冷徹御曹司のお気に召すまま~旦那様は本当はいつだって若奥様を甘やかしたい~
忍と庄野が連れ立って飲みに行くと言っていたことを思い出し、後で連絡をしてみようと、彩実が考えていると。

「あ、忍さん……って、こちらの小関忍さんですか? あ、あの、小関家具の御曹司の小関忍さん」

期待を含んだ飯島の声に、彩実はうなずいた。

「忍君のこと、知ってますか? おっしゃる通り小関家具の御曹司ですよ。最近彼の作る家具が人気で、結構注目されてますよね」

「はい。私、小関家具の大ファンなんです。家じゅうを小関家具でそろえるために、結婚したいと思ってるくらい好きなんです。あ、すみません、ちょっと話が逸れましたね。えっと、これです。ここに小関さんのお名前があります」

飯島は彩実にタブレットを差し出し、ずらりと並んだいくつもの氏名の中から忍の名前を指さした。

「え? これって、なんですか?」

彩実はタブレットの画面をまじまじと見つめた。

そこには忍をはじめ、数えきれないほどの名前や住所、勤務先などが書かれていた。

知っている名前もあれば、まったく知らない名前がその何倍もあり、なんのリストなのだろうかと首をひねる。
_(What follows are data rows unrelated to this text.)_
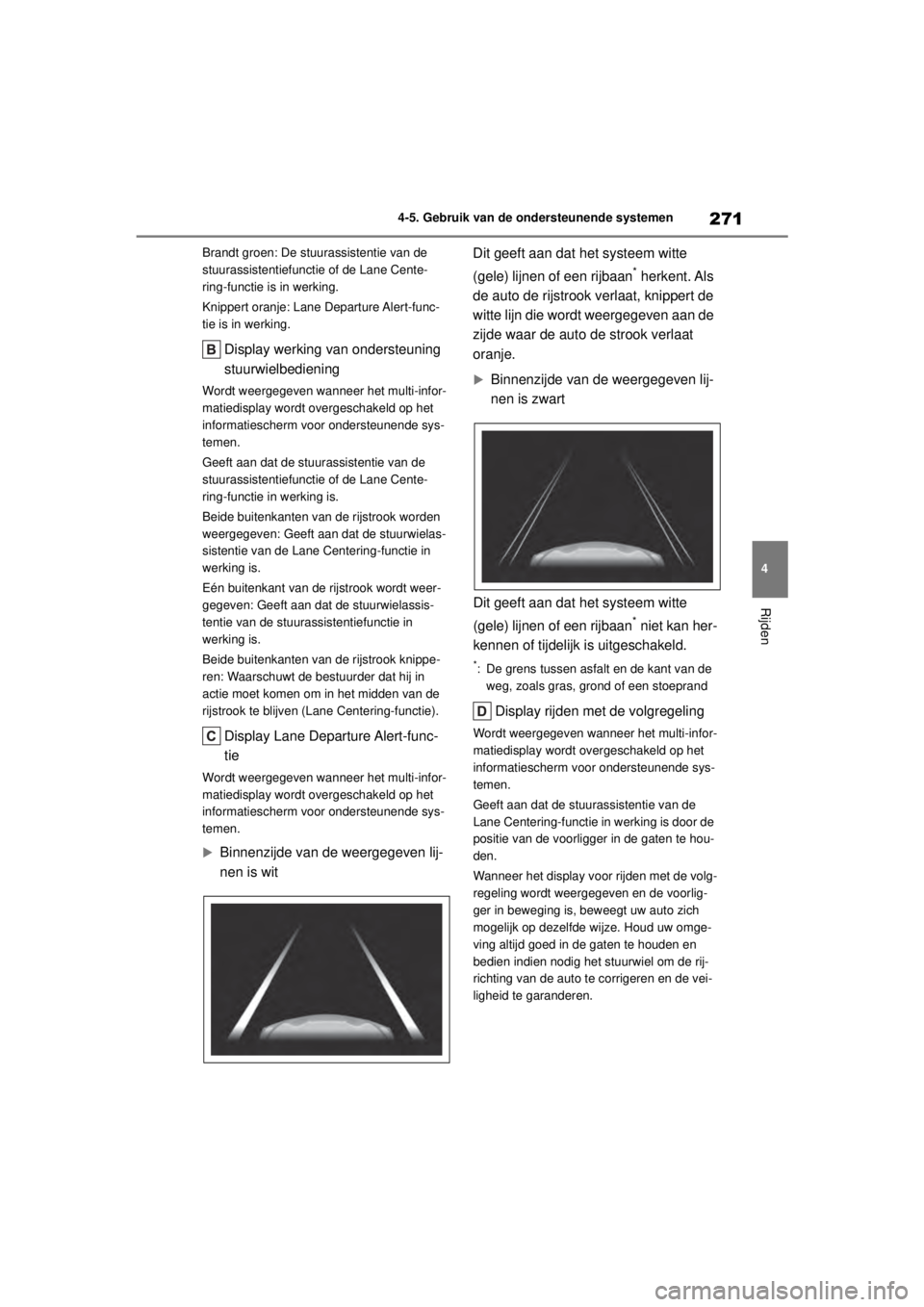 TOYOTA COROLLA HYBRID 2021  Instructieboekje (in Dutch) 271
4
4-5. Gebruik van de ondersteunende systemen
Rijden
COROLLA HV_TMMT_EE Brandt groen: De stuurassistentie van de 
stuurassistentiefunctie of de Lane Cente-
ring-functie is in werking.
Knippert ora TOYOTA COROLLA HYBRID 2021  Instructieboekje (in Dutch) 271
4
4-5. Gebruik van de ondersteunende systemen
Rijden
COROLLA HV_TMMT_EE Brandt groen: De stuurassistentie van de 
stuurassistentiefunctie of de Lane Cente-
ring-functie is in werking.
Knippert ora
すると、少し離れた場所でその様子を見ていた諒太が、口を開いた。

「それは、如月家側の招待客のリストだ。今朝、会長の秘書から送られてきた。俺もさっき確認した」

「招待客のリスト? え、こんなに早く?」

彩実は慌ててタブレットをもう一度確認した。

先頭のページには『如月家招待客リスト(仮)』と書かれていた。

「うそ……結婚しろって言われてからまだ五日くらいしか経ってないし、私、なにも聞かれてないのに……」

呆然とつぶやきながら、彩実は改めてリストに目を通していく。

如月ハウスの社員の名前なら、リストアップされていても納得できるのだが。